Transcript
A (0:00)
Hey, everybody. Tim Miller from the Bulwark here with Andrew Egger, author of our Morning Shots newsletter, White House correspondent. He wears several other hats. Porn correspondent. We haven't done anything on that in a while.
B (0:11)
It's been out of the news.
A (0:13)
It has been out of the news. Andrew was at the National Conservative Conference for us yesterday and wrote for that in the morning newsletter. You should check that out. That was the conference for people who are not following, you know, right wing nerd stuff that closely that we referenced on yesterday's TNL where the senator from Missouri, Eric Schmidt. Schmidt was talking about how we should appreciate blood and soil Mayflower Americans, because Schmidt is definitely one of those. And so I want to talk to you, Andrew, about that speech. But also kind of this broader trend in this group about really emphasizing kind of when people came to America. There's a new identity phrase out there which makes me laugh, called heritage Americans. You know, you know, you have African Americans, Asian Americans. Now we have heritage Americans, which are not Native Americans, by the way. They are people that came over on certain boats during a certain time period. Their ancestors did. And Eric Schmidt, even though his ancestors were not among those heritage Americans, was kind of honoring them as greater Americans than the rest of us, just regular old Americans.
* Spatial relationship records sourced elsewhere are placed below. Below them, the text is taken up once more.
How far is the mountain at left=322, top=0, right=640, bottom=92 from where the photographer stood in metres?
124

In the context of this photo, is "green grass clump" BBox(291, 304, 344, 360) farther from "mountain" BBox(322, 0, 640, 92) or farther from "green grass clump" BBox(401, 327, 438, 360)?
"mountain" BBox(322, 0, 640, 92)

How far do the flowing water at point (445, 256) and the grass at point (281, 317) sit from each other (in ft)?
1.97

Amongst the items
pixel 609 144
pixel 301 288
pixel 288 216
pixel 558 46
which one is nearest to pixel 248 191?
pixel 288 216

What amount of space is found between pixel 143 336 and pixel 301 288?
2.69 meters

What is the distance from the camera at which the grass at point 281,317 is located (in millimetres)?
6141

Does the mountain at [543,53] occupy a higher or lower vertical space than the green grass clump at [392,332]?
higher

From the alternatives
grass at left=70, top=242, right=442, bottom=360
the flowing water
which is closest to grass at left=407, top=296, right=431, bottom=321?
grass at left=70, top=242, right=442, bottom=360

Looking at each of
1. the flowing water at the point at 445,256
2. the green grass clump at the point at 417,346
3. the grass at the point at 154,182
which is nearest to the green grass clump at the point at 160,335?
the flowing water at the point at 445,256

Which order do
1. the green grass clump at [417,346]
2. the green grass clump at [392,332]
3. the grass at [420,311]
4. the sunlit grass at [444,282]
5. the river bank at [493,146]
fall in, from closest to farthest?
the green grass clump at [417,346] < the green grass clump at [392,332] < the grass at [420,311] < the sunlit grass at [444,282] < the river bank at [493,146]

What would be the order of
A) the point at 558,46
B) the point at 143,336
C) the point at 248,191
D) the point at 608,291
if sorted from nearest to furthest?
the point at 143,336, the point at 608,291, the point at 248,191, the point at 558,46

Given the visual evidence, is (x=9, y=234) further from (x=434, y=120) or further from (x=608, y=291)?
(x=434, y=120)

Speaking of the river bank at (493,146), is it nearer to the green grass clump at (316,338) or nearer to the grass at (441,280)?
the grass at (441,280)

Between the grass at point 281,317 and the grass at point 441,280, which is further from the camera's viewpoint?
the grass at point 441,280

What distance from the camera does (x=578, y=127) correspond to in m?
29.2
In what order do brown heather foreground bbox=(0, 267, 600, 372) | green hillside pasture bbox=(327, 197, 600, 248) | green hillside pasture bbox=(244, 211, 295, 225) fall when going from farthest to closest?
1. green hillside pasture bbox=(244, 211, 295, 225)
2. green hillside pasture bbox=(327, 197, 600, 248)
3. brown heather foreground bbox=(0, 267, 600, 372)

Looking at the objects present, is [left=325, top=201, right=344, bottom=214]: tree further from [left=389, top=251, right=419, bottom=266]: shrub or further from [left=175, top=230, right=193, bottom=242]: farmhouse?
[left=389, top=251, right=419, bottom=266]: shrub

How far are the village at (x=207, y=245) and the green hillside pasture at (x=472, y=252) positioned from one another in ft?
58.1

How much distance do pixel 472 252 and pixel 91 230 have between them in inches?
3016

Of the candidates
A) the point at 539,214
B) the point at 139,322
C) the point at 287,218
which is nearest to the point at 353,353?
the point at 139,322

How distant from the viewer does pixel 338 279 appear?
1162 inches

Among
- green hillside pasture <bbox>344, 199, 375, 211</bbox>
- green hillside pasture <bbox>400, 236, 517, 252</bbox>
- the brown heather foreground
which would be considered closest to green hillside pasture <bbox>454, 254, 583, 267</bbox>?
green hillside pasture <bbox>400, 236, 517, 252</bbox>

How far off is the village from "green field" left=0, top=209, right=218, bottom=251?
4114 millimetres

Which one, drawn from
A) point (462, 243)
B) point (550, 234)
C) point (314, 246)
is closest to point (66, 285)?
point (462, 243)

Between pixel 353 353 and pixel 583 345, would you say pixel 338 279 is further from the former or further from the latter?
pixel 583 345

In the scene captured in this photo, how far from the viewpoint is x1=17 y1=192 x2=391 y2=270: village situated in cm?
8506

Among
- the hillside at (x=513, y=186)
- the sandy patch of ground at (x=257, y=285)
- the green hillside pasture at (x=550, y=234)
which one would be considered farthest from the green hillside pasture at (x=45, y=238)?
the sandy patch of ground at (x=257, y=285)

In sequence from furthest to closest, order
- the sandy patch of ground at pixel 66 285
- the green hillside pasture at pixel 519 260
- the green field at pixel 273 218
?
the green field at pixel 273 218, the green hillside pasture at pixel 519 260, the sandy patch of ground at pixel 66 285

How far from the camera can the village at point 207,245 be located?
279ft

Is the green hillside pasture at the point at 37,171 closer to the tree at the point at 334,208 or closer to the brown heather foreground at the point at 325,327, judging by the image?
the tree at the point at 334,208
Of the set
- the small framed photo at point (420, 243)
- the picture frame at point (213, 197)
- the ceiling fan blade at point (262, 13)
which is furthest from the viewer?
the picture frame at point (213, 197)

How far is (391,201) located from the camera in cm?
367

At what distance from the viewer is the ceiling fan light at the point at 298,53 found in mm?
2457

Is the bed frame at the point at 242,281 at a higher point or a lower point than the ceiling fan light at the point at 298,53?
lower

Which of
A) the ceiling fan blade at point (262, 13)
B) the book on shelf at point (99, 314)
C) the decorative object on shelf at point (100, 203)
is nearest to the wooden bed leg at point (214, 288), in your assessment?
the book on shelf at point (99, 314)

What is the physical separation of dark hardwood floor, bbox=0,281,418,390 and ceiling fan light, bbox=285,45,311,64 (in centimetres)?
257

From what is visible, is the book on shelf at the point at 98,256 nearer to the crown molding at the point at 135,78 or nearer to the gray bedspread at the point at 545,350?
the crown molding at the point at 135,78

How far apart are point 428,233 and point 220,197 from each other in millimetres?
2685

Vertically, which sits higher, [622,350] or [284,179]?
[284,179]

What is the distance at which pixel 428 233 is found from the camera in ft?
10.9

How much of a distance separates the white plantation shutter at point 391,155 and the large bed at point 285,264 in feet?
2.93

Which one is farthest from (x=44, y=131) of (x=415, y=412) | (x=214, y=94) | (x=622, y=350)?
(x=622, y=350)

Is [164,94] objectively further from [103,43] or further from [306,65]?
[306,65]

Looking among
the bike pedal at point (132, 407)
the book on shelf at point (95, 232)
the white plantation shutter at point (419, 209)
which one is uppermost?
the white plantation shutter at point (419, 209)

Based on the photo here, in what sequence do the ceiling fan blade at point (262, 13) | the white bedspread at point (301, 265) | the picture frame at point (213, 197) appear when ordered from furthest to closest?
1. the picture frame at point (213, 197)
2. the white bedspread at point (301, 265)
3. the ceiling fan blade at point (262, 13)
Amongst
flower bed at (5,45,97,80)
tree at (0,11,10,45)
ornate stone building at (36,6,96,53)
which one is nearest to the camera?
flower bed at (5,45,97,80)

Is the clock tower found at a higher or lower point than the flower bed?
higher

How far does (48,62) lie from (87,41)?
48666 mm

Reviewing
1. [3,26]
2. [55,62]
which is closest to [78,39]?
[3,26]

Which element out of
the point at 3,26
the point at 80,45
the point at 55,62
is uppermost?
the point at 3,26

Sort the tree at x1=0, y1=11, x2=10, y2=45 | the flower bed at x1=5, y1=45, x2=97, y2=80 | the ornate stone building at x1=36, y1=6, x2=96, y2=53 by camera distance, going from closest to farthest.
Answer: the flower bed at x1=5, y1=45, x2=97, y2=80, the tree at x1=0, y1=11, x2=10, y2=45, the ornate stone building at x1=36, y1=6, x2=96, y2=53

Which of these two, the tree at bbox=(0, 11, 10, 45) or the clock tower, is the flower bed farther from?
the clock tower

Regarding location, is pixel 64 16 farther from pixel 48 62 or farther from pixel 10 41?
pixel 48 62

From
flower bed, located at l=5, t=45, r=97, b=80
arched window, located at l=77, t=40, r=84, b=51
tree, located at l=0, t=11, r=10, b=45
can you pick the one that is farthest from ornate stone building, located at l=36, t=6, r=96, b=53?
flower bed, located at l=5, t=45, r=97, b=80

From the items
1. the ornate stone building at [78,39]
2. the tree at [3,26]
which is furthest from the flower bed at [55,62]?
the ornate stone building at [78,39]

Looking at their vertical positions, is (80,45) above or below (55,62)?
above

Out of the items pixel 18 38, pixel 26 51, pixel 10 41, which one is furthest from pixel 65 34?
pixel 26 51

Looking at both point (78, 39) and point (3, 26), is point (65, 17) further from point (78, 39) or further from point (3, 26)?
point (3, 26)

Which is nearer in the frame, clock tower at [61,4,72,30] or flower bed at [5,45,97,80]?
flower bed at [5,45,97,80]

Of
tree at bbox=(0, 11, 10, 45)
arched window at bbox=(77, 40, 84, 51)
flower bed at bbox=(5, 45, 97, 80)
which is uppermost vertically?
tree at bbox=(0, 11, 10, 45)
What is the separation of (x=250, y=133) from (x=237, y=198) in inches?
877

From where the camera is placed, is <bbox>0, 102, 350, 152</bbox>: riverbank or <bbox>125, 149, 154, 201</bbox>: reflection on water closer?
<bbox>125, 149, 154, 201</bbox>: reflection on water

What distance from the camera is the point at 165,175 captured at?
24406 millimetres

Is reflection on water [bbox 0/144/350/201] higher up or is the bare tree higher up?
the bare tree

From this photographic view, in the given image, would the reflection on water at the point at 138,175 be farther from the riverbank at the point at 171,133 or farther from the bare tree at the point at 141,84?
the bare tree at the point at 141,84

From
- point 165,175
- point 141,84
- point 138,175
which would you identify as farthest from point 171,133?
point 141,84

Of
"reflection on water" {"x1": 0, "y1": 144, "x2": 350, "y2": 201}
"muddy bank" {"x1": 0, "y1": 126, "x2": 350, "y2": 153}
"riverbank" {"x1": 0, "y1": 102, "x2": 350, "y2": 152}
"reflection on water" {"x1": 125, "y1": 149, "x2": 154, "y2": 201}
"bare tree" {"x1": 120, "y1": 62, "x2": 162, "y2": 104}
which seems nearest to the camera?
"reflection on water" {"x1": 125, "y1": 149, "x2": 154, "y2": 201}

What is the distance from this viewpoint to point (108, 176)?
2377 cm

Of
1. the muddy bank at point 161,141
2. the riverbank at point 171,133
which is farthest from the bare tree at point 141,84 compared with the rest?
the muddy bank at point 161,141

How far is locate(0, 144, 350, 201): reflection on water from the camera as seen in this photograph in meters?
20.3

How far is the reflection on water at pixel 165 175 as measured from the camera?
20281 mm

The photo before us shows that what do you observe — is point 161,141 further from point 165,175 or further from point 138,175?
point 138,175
So I'm wondering what you make of that trend, what you saw and what you heard around all that.
B (1:27)
Yeah, I don't know if you've seen. There's been this meme bouncing around among certain people on the right these days that I've seen a bunch of times. And it literally is like, it's a little cheat sheet. It says, it says at the top, how American are you? And has grade A Americans who are colonial old stock. Colonial old stock from 1607 to 1789. The antebellum stock are grade B. Their families came over between 1789 and 1861. Grade C are the Ellis Islanders. We're bringing back jingoism against The Ellis Islanders. 1861 to 1945.
A (2:02)
That's my crew. Shout out Ellis island stock.
B (2:05)
Grade D are the new arrivals. So anybody since 1945, 1945 to present.
A (2:11)
And that where do black people fit in there? Do you know? Are they in the colonial stock? Do they count as part of the colonial stock on the.
B (2:18)
Certainly a lot of them are at least antebellum. Right? I mean, there are all sorts of weird kind of cross currents to all of this because a lot of these, a lot of this is focused less on, you know, anti black racism. It's more like, you Know, the latest wave of Hispanic migration that we have recently. It's all very, you know, you could, you could spend a long time sort of digging around in the muck of all this stuff, but, but this way of looking at sort of the world, it's a little bit ironic, it's a little bit tongue in cheek, but it's, but it's real. I mean, like, this is kind of genuinely how a lot of these people feel about it. And you felt a lot of that at natcon. The thing that interested me so much about Eric Schmidt's speech is that Eric Schmidt is an adopter of this ideology. Right. I mean, I covered Eric Schmidt on the campaign trail and he was very Republican. You know, he's the former Attorney General of Missouri. He spent his whole term as Attorney General basically suing the pants off the Biden administration for all sorts of things and using that to build his brand to run for Senate. But that's the kind of stuff he talked about.